How to determine which python modules were installed with `pip` and which with `apt`?

I was trying to fix my problem with ReText (installed system-wide with pip3).
Two of my 16.04 LTS systems have different output of pip3 list.

I know that pip3 list shows all packages (installed with both pip3 and apt/apt-get).

Also I know that

  • APT installs stuff to /usr/lib/python3/dist-packages;
  • pip3 installs system-wide stuff to /usr/local/lib/python3.5/dist-packages.

How to determine which python modules were installed with pip and which with apt?


Not cast in stone but from this Ask Ubuntu Q&A:

As @Radu Rădeanu pointed out in this answer, there would generally be difference in names of packages as well. Canonical usually names Python 2 packages as python- and Python 3 packages as python3-. Whereas for pip we generally just need to use for both Python 2 as well as Python3 packages.

Generally speaking then:

  • If the package name starts with python- or python3- it was installed by apt.
  • Otherwise the package was installed by pip

I just came across the same question.
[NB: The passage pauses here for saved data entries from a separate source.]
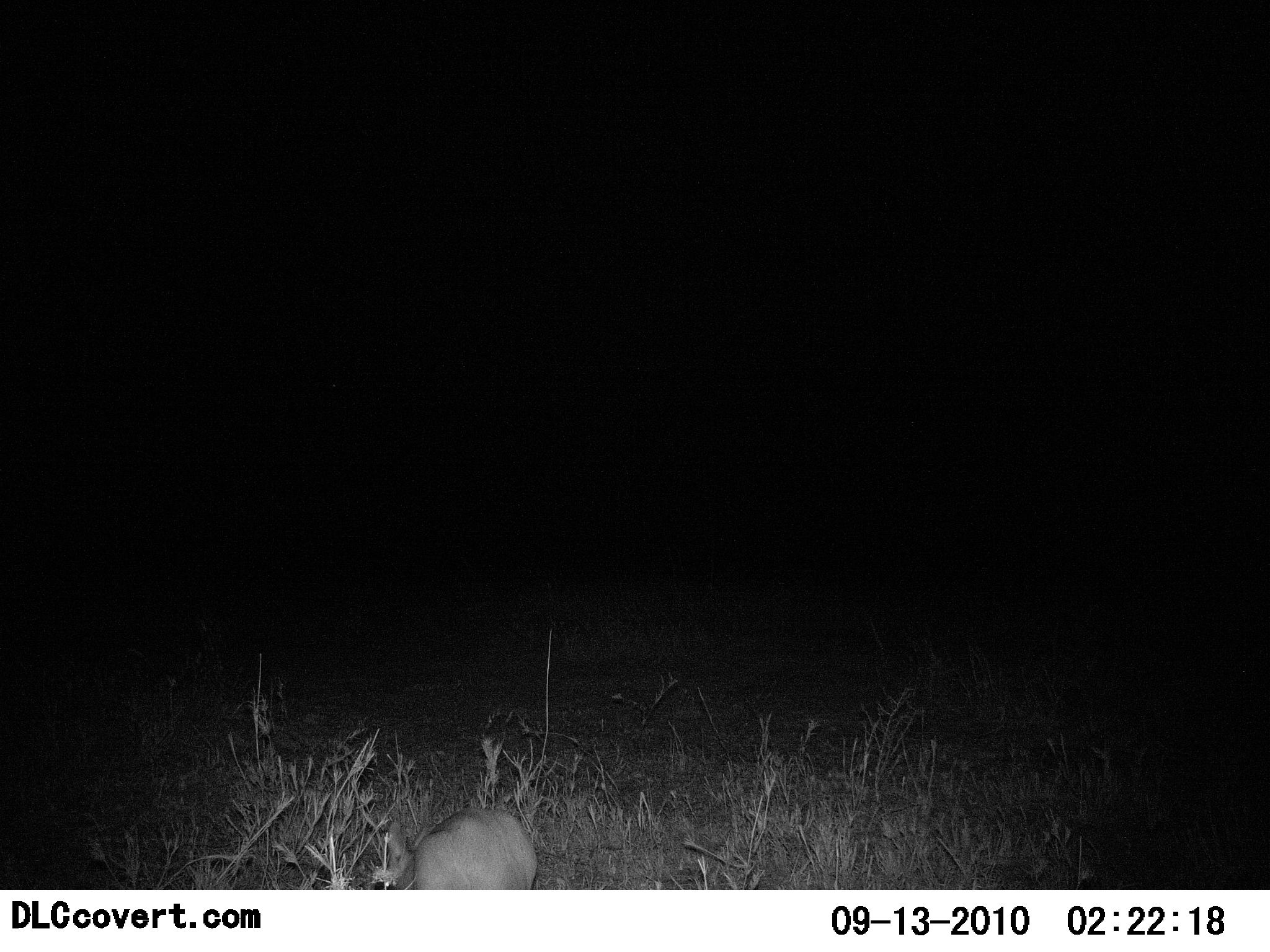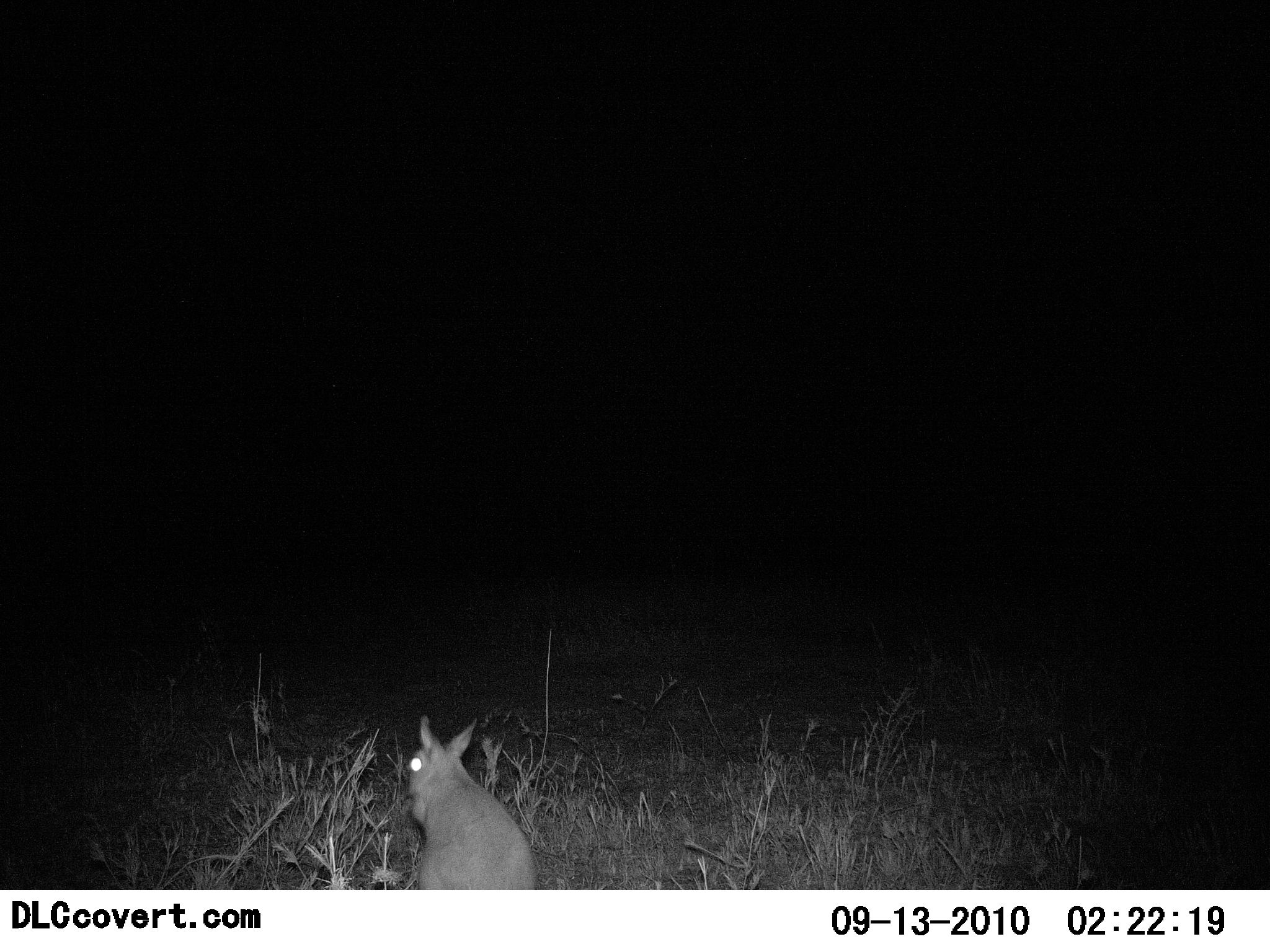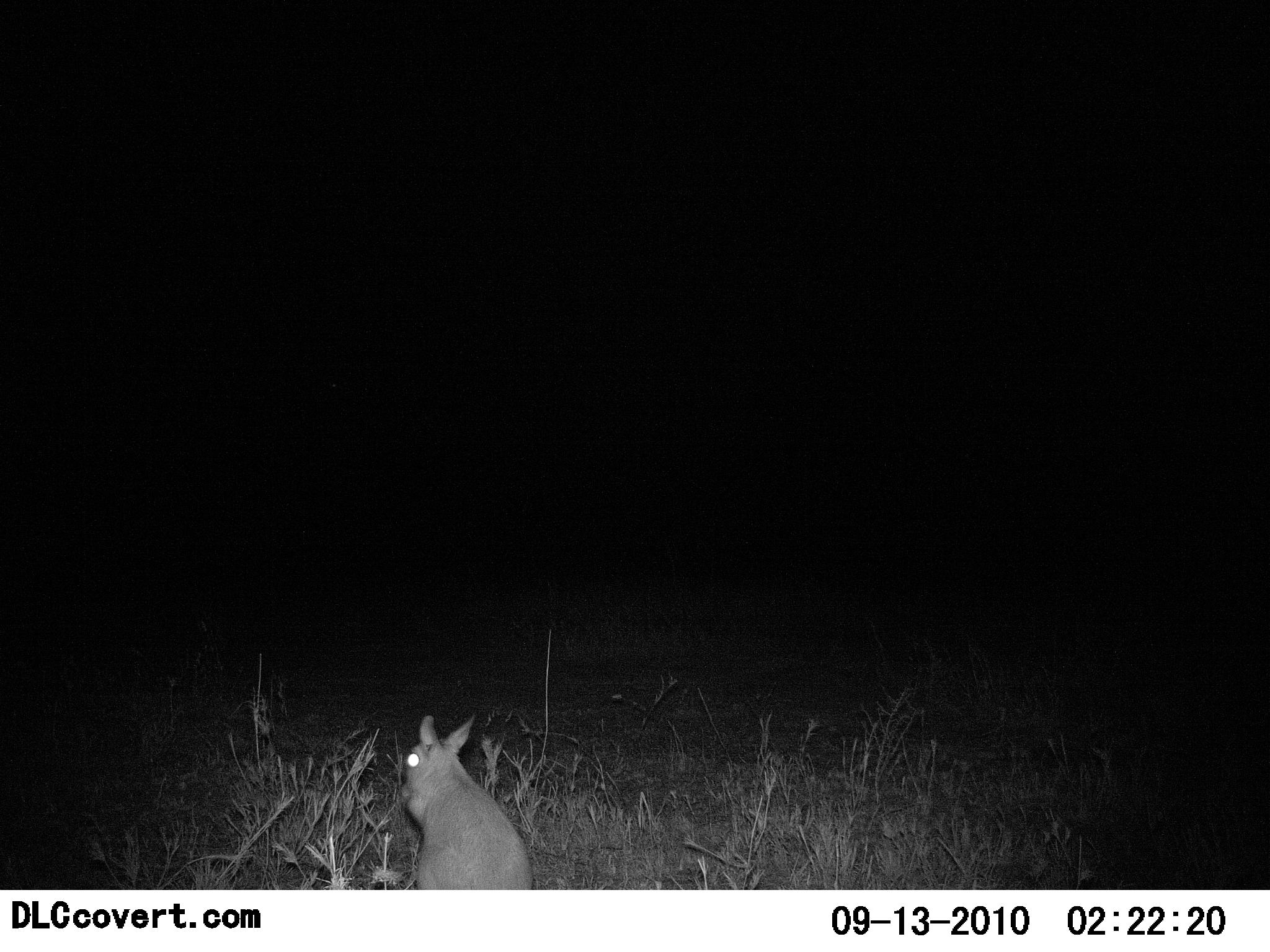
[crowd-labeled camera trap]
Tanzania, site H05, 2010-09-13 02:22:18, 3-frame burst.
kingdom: Animalia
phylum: Chordata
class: Mammalia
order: Lagomorpha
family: Leporidae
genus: Lepus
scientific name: Lepus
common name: hare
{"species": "hare (Lepus)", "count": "1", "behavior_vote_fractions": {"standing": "20%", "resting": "0%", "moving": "20%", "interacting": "0%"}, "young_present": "0%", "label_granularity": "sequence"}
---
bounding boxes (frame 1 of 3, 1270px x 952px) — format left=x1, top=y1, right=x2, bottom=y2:
animal: left=371, top=806, right=536, bottom=891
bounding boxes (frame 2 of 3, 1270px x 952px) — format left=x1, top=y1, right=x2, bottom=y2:
animal: left=400, top=713, right=541, bottom=889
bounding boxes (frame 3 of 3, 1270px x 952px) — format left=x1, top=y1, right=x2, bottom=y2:
animal: left=397, top=710, right=539, bottom=890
A first, brute force, approach I though of is getting both lists, and programmatically get the difference. In pseudocode:

pkg_all = $(pip3 list)
pkg_apt = $(dpkg -l | grep python3)
pkg_pip = substract(pkg_all, pkg_apt)

It shouldn't be hard to put together subtract. Apply a given function to all elements of pkg_all, another function to all elements of pkg_apt, in such a way that both lists are brought to a common notation. Then sort both lists, and diff.

This simply adds to the accepted answer.

Related:

  1. How do I detect and remove Python packages installed via pip?